A thorough and philosophical treatise on the subject of evidence is, in view of these considerations, much needed. The liability all men are under to confound the fictions of their imaginations with the realities of actual observation is not understood with sufficient clearness by the community; and, so long as it is not understood and regarded, serious mistakes and inconveniences will be apt to occur in seasons of general excitement.
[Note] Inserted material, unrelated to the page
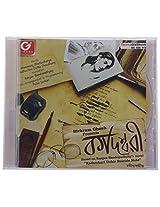 Girona Entertainment Kadambari by Manomoy Bhattacharya & Madhurima Dutta Chowdury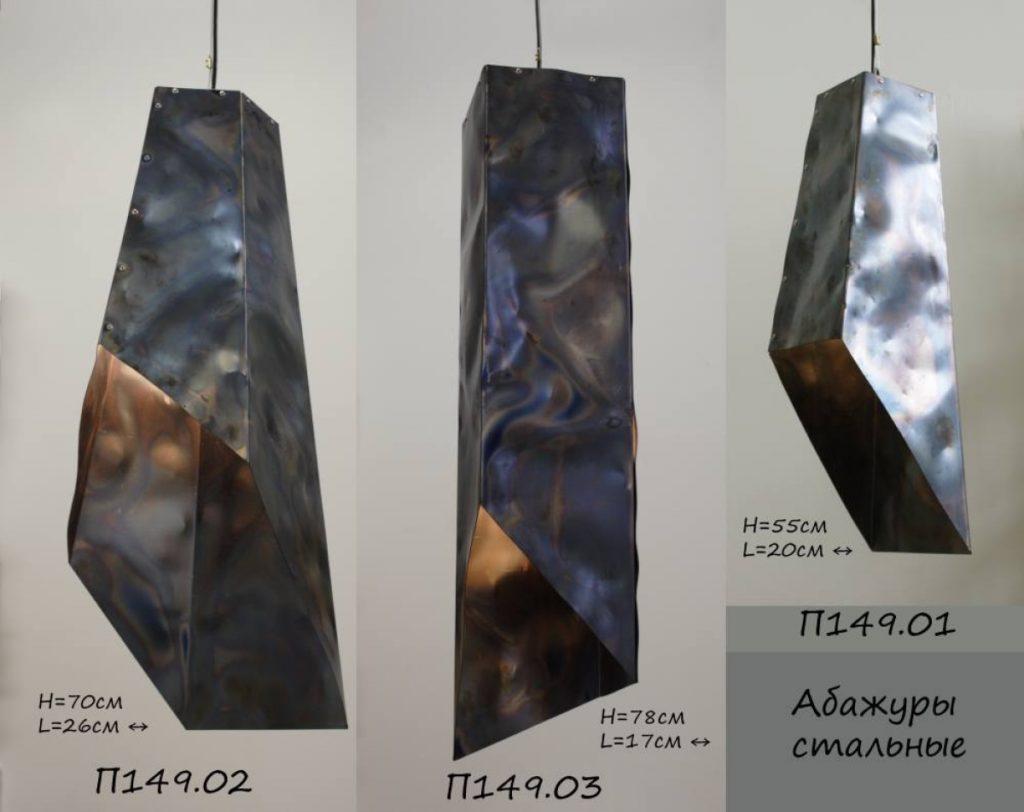 Лофт светильник П149 абстрактные фонари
We are still disposed to attribute more importance than we ought to strong convictions, without stopping to inquire whether they may not be in reality delusions of the understanding. The cause of truth demands a more thorough examination of this whole subject. The visions that appeared before the mind of the celebrated Colonel Gardiner are still regarded by the generality of pious people as evidence of miraculous interposition, while, just so far as they are evidence to that point, so far is the authority of Christianity overthrown; for it is a fact, that Lord Herbert of Cherbury believed with equal sincerity and confidence that he had been vouchsafed a similar vision sanctioning his labors, when about to publish what has been pronounced one of the most powerful attacks ever made upon our religion. It is dangerous to advance arguments in favor of any cause which may be founded upon nothing better than the reveries of an ardent imagination!